By adopting a rectangular shape, gas can be evenly distributed along the length membrane as shown in FIG. 79. The gas is distributed using a chamber referred to as a gas intake manifold 801mi, traverses the narrow width of the membrane through a gas channel 801ch and is collected in the gas recycle manifold 801me. Gas enters and exits the manifolds vertically through gas vertical vias 801vi and 801ve as represented by dotted line circles. The gas channels may employ any geometry including serpentine patterns stripes of varying widths and combinations thereof. The top view shown corresponds to the cross section cut line through the plane of gas channels.

FIG. 80 shows the plan view of the BPP in the plane of a cutline through the coolant channels. The fluid conducted in the channels 810cc may be forced air or cooling fluid. Flow occurs vertically through a coolant vertical via 810v into a coolant in manifold 810m, traveling through the lengthwise coolant channel to be collected in the coolant out manifold exiting vertically through another coolant vertical via. The BPP bipolar plate 810 is not identified as either anode or cathode since cooling operation is generally the same in both electrodes.

The complete assembly is shown in the top view of FIG. 81 including a MEA7 with an optional edge cap 814, conductive metal plates as collectors 816a and 816c separated from the enclosure 818 by insulator sheets 817. The enclosure is then aligned and tightened by torque screws 819. The final assembly is shown in FIG. 82.

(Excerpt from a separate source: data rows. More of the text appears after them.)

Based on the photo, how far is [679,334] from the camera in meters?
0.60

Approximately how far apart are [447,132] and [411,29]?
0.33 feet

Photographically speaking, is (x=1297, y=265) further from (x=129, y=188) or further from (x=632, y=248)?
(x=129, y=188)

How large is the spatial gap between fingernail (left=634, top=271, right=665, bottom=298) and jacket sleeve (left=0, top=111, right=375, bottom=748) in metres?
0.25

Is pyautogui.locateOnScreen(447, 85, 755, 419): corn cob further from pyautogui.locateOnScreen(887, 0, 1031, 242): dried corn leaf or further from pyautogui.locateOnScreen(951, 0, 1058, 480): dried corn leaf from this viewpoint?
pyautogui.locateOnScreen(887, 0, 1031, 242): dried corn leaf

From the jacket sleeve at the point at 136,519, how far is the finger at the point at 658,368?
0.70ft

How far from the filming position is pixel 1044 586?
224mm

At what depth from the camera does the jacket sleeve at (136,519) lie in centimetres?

The same assembly method can be used to fabricate a MEA7 sandwich comprising a double sealed MEA5 core using sealant 930a and 930c as shown in FIG. 83; or a combination of a sealed catalyst layer on one electrode for example KECL 731c with sealant 930c on the cathode and a bilayer of composite catalyst layer 731ax on the anode shown in FIG. 84, or vice versa. In another embodied permutation the MEA7 may comprise a double-sealed structure with sealant 930a and 930c on both anode and cathode electrodes, and with one electrode comprising a bilayer or composite catalyst layer 731ax shown in FIG. 85 on the anode side, or 731ac on the cathode side (not shown), or both (not shown).

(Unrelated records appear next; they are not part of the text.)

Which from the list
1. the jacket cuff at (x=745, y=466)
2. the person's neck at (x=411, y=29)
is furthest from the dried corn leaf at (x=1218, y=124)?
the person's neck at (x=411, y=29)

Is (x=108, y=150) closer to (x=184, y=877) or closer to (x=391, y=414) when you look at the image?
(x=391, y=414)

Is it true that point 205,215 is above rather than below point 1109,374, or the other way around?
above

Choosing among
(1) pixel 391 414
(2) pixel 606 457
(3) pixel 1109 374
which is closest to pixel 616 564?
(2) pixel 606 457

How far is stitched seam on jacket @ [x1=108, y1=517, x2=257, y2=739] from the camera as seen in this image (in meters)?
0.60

Self-Aligned MEA7 Assembly. A more advanced MEA7 embodiment of this invention is a self-aligned fuel cell assembly as shown in FIG. 86. A key feature of self-alignment is a well-shaped BPP layer where the outer edge is longer than the ribs defining the gas channels. Features of the self aligned anode and cathode BPPs 800az and 800cz include the self alignment keys 960z and 960c as well as edge chambers 961a and 961c which are wider than the gas flow channels 881a and 881c in order to hold dispensed sealant. The inner dimension W of the BPP is precisely the same dimension as the MEA5 assembly. As such, no alignment is needed to guarantee perfect positioning of the membrane assembly within the BPP. In this implementation the outer cavity is filled with sealant which after compression prevents gas leakage. The resulting structure is shown in FIG. 87.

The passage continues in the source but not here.